Bug 1659389

Summary: Consider storing resolved IP address into corosync.conf ringX_addr field
Product: Red Hat Enterprise Linux 8 Reporter: Jan Friesse <jfriesse>
Component: pcsAssignee: Tomas Jelinek <tojeline>
Status: CLOSED NOTABUG QA Contact: cluster-qe <cluster-qe>
Severity: high Docs Contact:
Priority: high    
Version: 8.0CC: ccaulfie, cfeist, cluster-maint, idevat, kgaillot, michele, mmcgrath, omular, rsteiger, tojeline
Target Milestone: rc   
Target Release: 8.0   
Hardware: All   
OS: All   
Whiteboard:
Fixed In Version: Doc Type: If docs needed, set a value
Doc Text:
Story Points: ---
Clone Of: Environment:
Last Closed: 2019-01-14 16:22:59 UTC Type: Bug
Regression: --- Mount Type: ---
Documentation: --- CRM:
Verified Versions: Category: ---
oVirt Team: --- RHEL 7.3 requirements from Atomic Host:
Cloudforms Team: --- Target Upstream Version:
Embargoed:

Description Jan Friesse 2018-12-14 09:01:06 UTC
Description of problem:

As described in bug 1659269 and bug 1654630 corosync has quite a few problems with reliable resolve of hostname. We now should have a quite good solution which will work most of the time, but it's still not perfect a may require changes in corosync.conf.

Basically there are two problems which are in contradiction:
- Corosync doesn't force ip order - but then we hit bug 1654630
- Corosync force ip order - then we hit bug 1659269

Pseudo solution would be to define order as a ip4 then ip6 (because most of the people use ipv4 as a primary ip family), but then ip6 setups will be hit.

PCS cluster setup has a big advantage of being executed on fully booted system, so it doesn't hit the bug 1654630. It can also check that list of all nodes IPs is equal on all nodes (or at least this was my impression on Monday 10.12.2008 call). This also means that pcs is already doing resolving.

Having said all of above, I would like to ask you to consider storing resolved IPs in corosync.conf for ringX_addr fields (of course with option to disable this new default behavior and store hostname).


Actual results:
# pcs cluster setup test node_name

corosync.conf:

    node {
        ring0_addr: node_name
        name: node_name
        nodeid: 1
    }

Expected results:

corosync.conf:

    node {
        ring0_addr: node_ip
        name: node_name
        nodeid: 1
    }

Comment 1 Jan Friesse 2018-12-14 09:03:53 UTC
(typo fix: Monday 10.12.2018, 10.12.2008 was Wednesday and no pcs existed ;) )

Comment 2 Tomas Jelinek 2019-01-07 12:15:56 UTC
*** Bug 1659269 has been marked as a duplicate of this bug. ***

Comment 4 Tomas Jelinek 2019-01-08 12:21:22 UTC
Proposed solution draft:

1) Cluster setup:
* If no address is specified for a node in 'cluster setup' command, use an address specified for that node in 'host auth' command. (no change here with respect to current state)
* If such address is not an IP address, resolve it on all future cluster nodes.
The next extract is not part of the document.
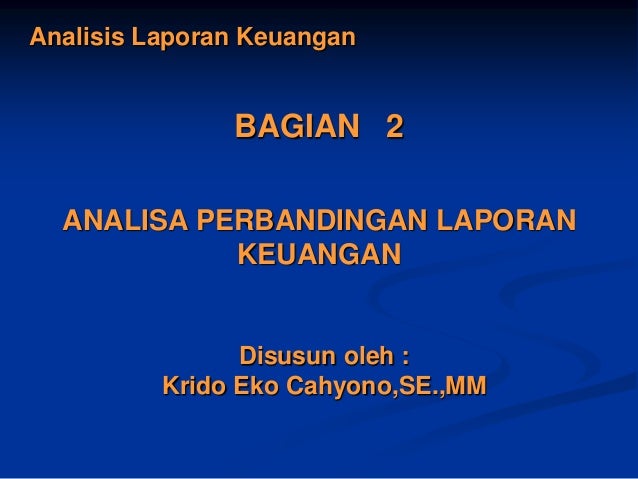 Analisis Laporan Keuangan

BAGIAN 2

ANALISA PERBANDINGAN LAPORAN KEUANGAN

Disusun oleh :
Krido Eko Cahyono,SE.,MM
From the resulting IP addresses pick one which is common for all nodes. If no such IP is found, report an error.
* The IP address obtained from the resolving will be either IPv6 or IPv4 depending on other nodes' addresses (specified and default) and ip_version option if specified. If pcs is unable to find IPs for nodes so that a single IP family is used in a ring, then pcs exits with an appropriate error.

2) Node add:
Similar to 'cluster setup' except the required IP family is determined by existing cluster nodes. If an address of the required family cannot be found for a new node, pcs will exit with an appropriate error.

Comment 8 Tomas Jelinek 2019-01-14 16:22:59 UTC
The issue has been resolved at corosync level in bz1665211. There is no need to address this in pcs any longer.